*** Block opens ***
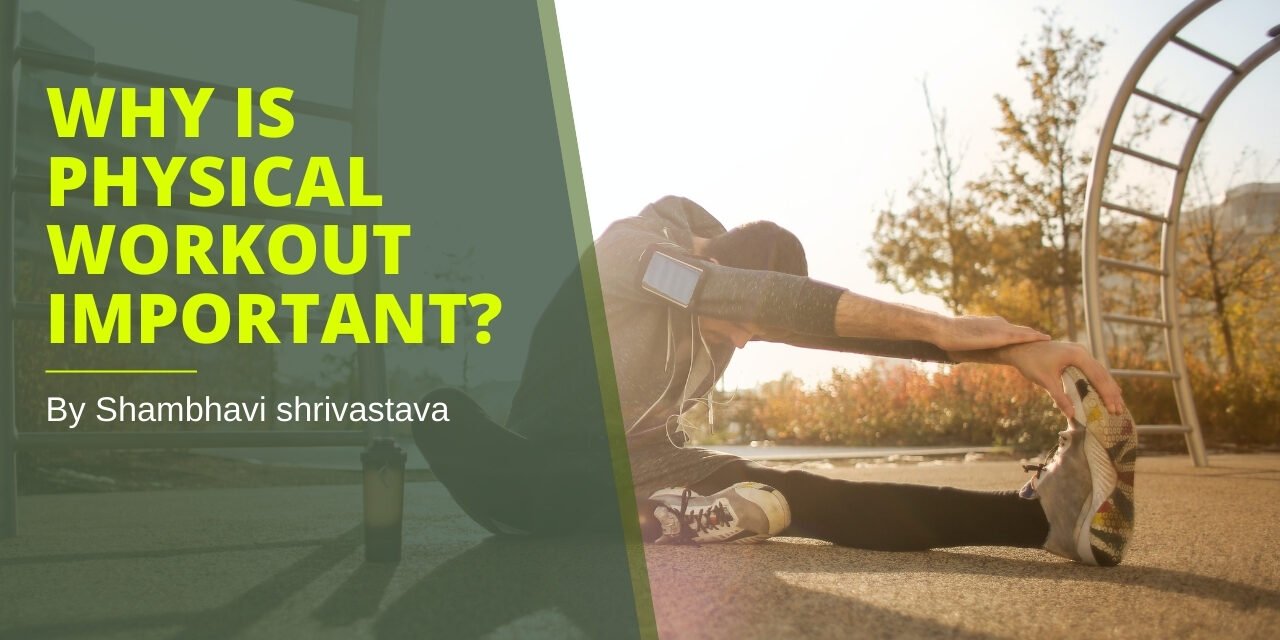 WHY IS PHYSICAL WORKOUT IMPORTANT?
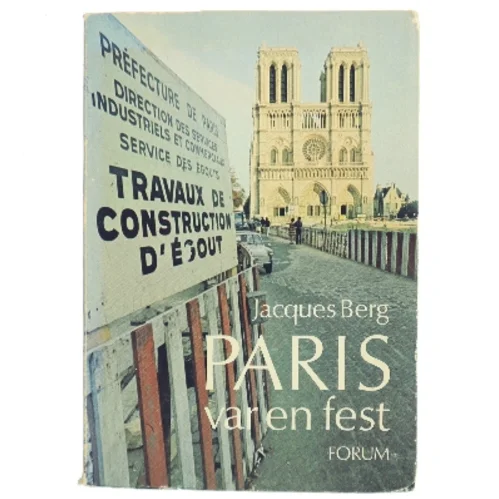 Paris var en fest af Jacques Berg (Bog)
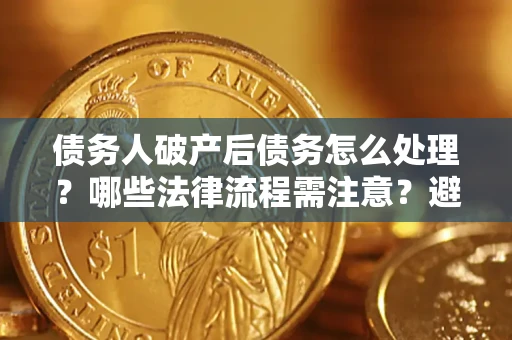 武汉债务人破产后债务怎么处理？哪些法律流程需注意？避免踩坑指南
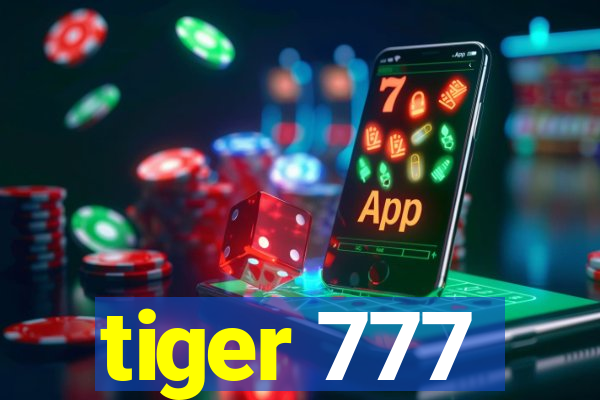 tiger 777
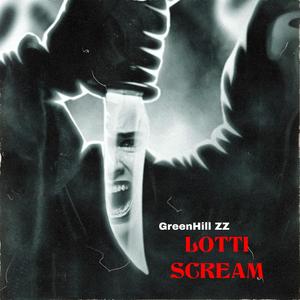 LOTTI SCREAM (feat. Sugarhill Adot, Sugarhill jdot, ChrisFrmDao & Oy marsh) (Explicit)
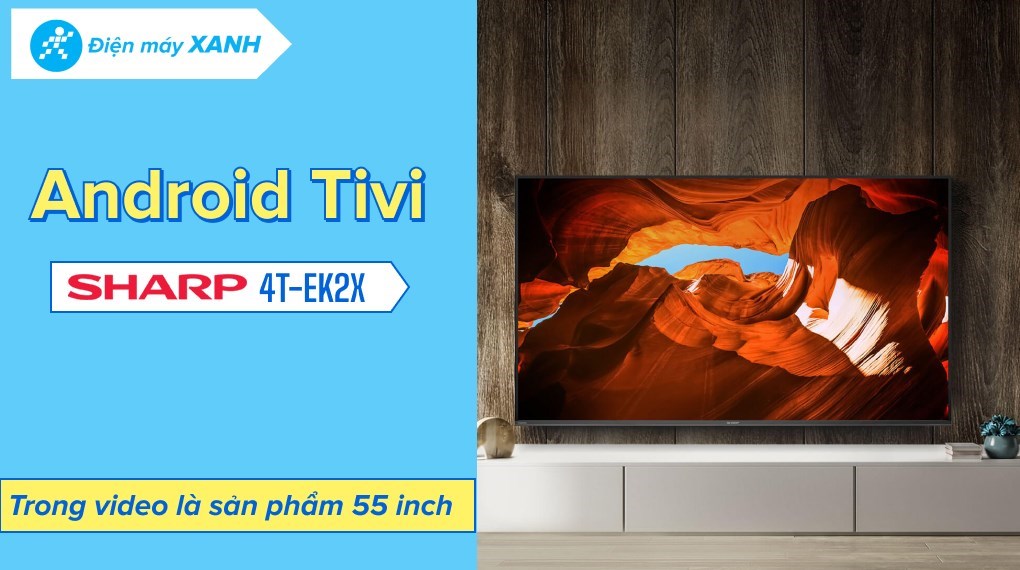 Android Tivi Sharp 4K 55 inch 4T-C55EK2X
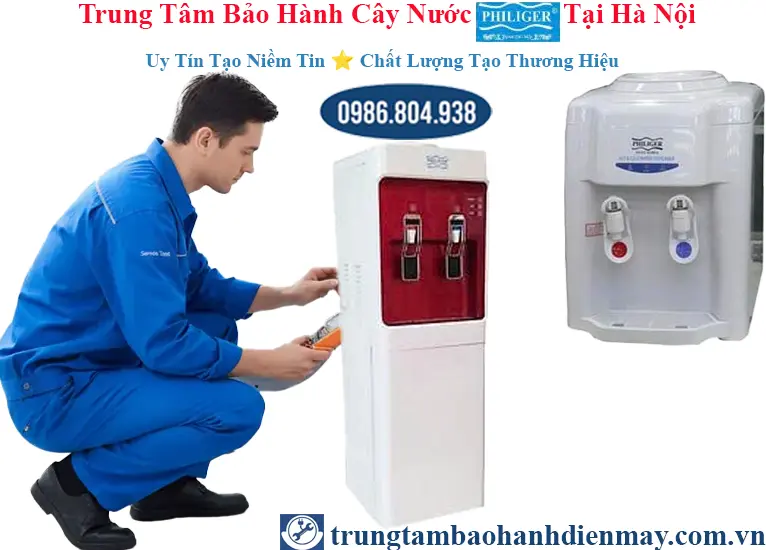Trung tâm bảo hành cây nước Philiger tại Hà Nội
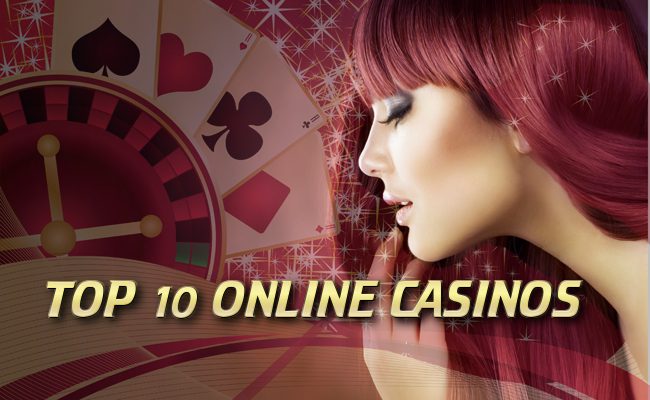 10 Top Casinos Online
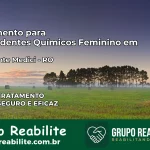 Tratamento para Dependentes Químicos Feminino em Presidente Médici – RO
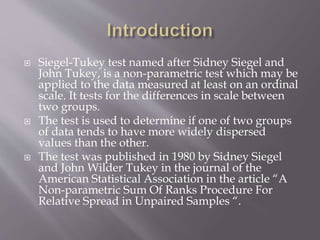  Siegel-Tukey test named after Sidney Siegel and
John Tukey, is a non-parametric test which may be
applied to the data measured at least on an ordinal
scale. It tests for the differences in scale between
two groups.
 The test is used to determine if one of two groups
of data tends to have more widely dispersed
values than the other.
 The test was published in 1980 by Sidney Siegel
and John Wilder Tukey in the journal of the
American Statistical Association in the article “A
Non-parametric Sum Of Ranks Procedure For
Relative Spread in Unpaired Samples “.
 
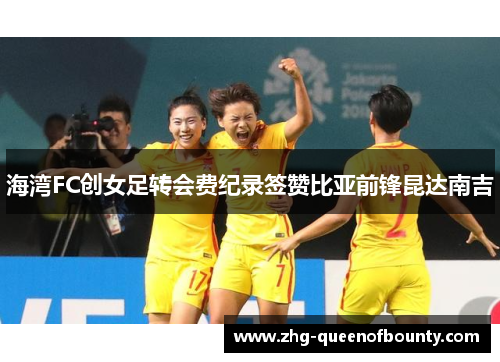 海湾FC创女足转会费纪录签赞比亚前锋昆达南吉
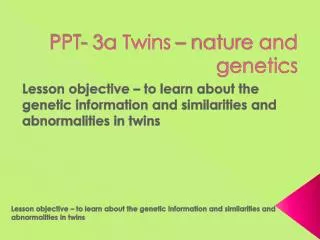 PPT- 3a Twins – nature and genetics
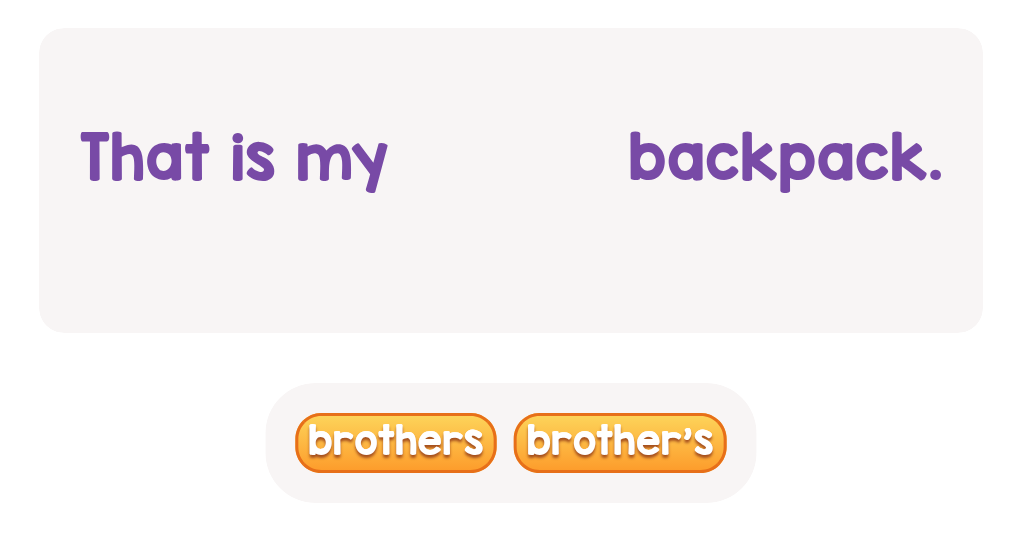 Possessive Nouns: Complete the Sentence. Lev.1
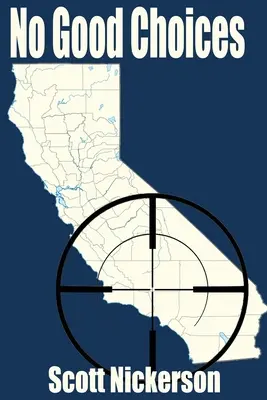 Pas de bons choix - No Good Choices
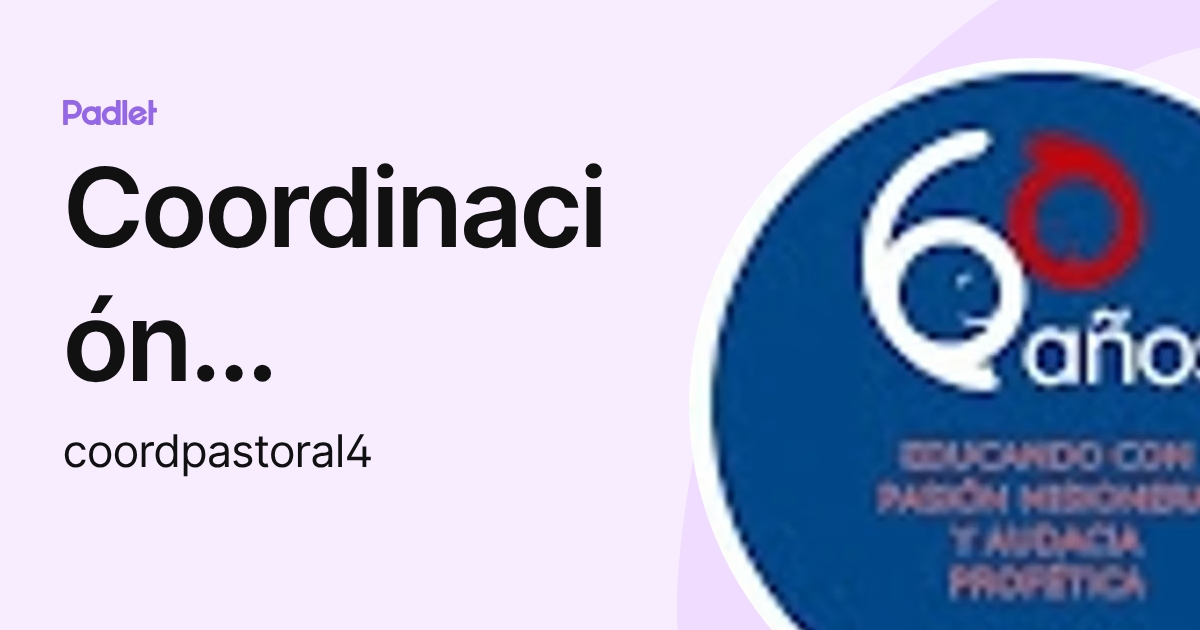 Coordinación Pastoral (coordpastoral4) profile | Padlet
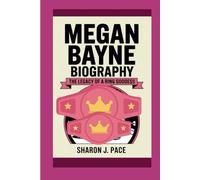 MEGAN BAYNE BIOGRAPHY: The Legacy of a Ring Goddess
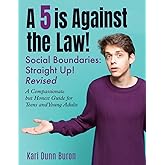 A 5 Is Against the Law: Social Boundaries - a Compassionate but Honest Guide for Teens and Young Adults (The Incredible 5-Poi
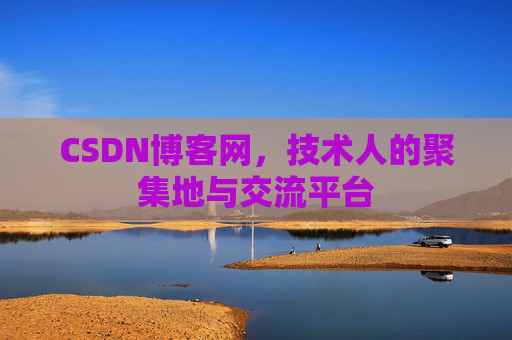 CSDN博客网，技术人的聚集地与交流平台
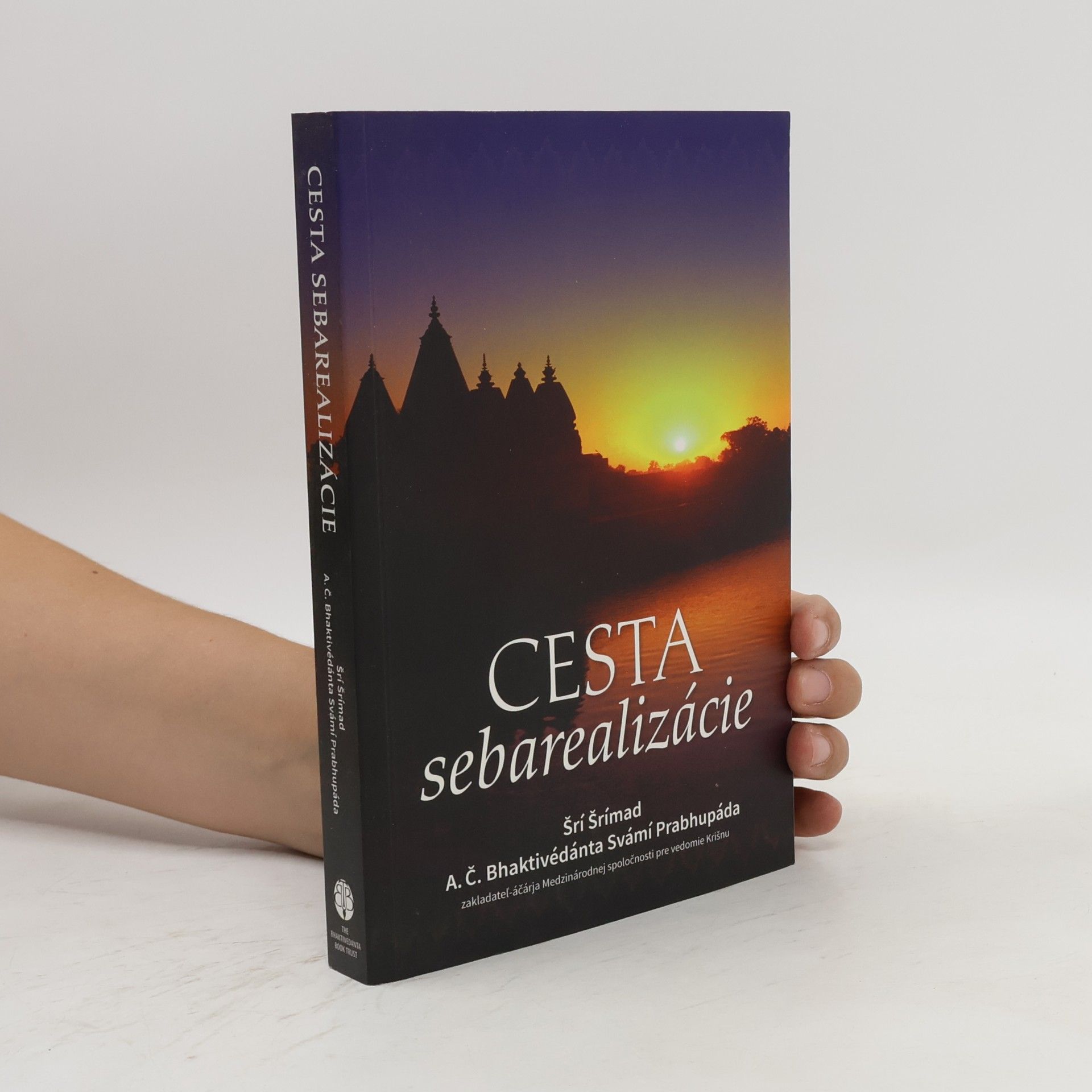 Šrí Šrímad A. Č. Bhaktivédanta Swami Prabhupáda Cesta sebarealizácie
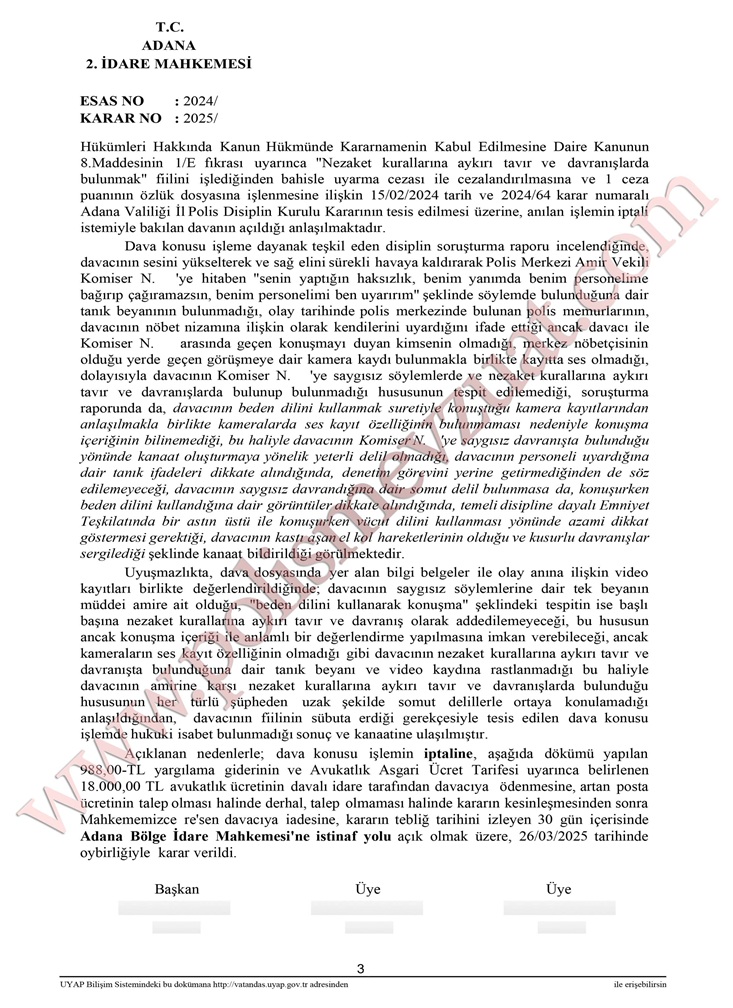 Nezaket kurallarına aykırı davranıslarda bulunmak komisere ceza 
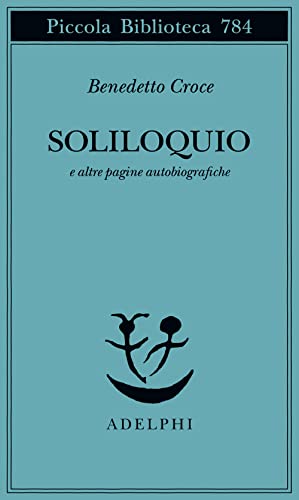 Soliloquio e altre pagine autobiografiche - Benedetto Croce - Adelphi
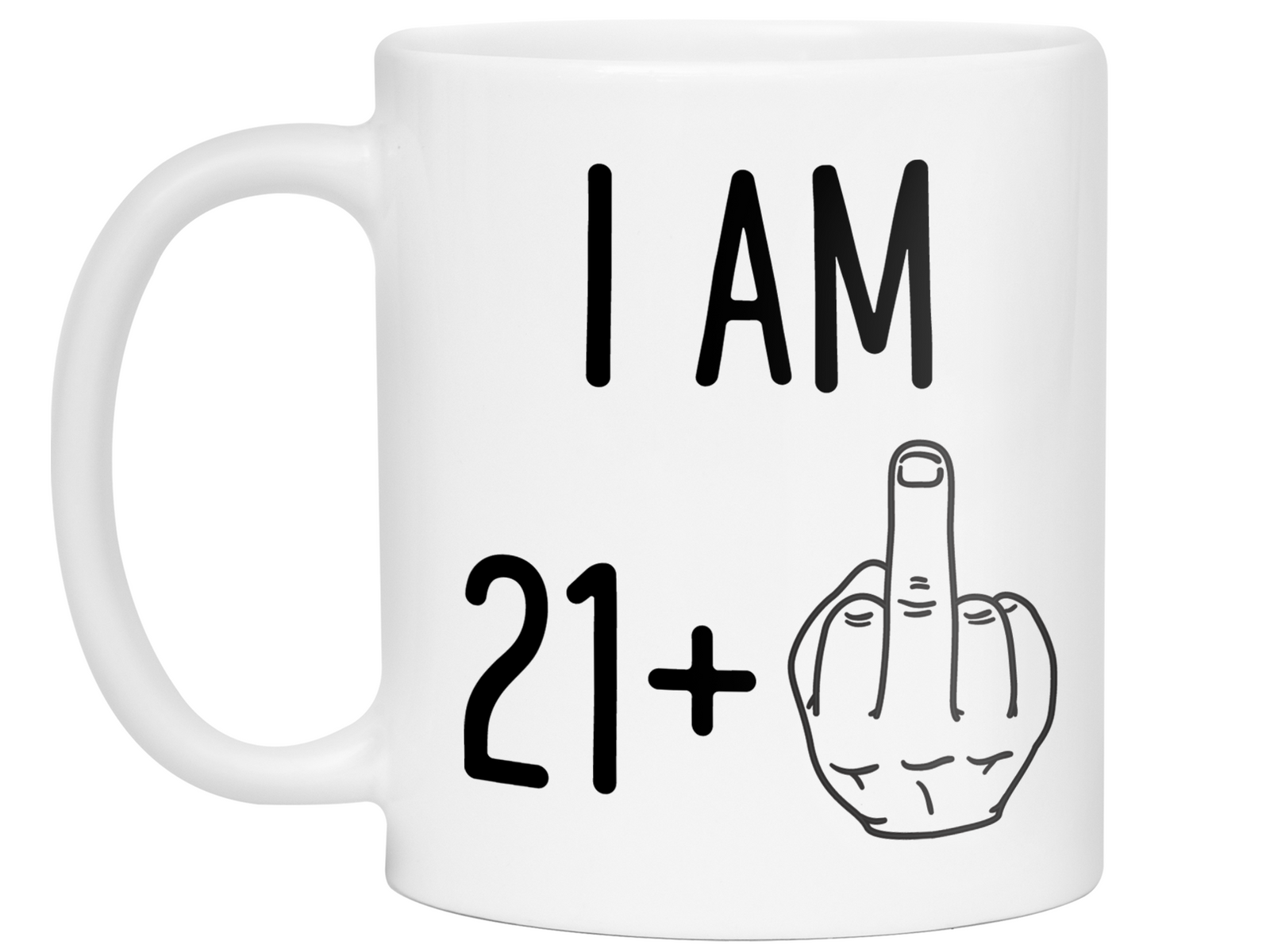 22nd Birthday Gifts - I Am 21 + Middle Finger Funny Coffee Mug - Gag Gift Idea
*** Block closes ***
Work request
If a line in the entries holds the string "data", copy it.

Problem solution
applied to the data measured at least on an ordinal
of data tends to have more widely dispersed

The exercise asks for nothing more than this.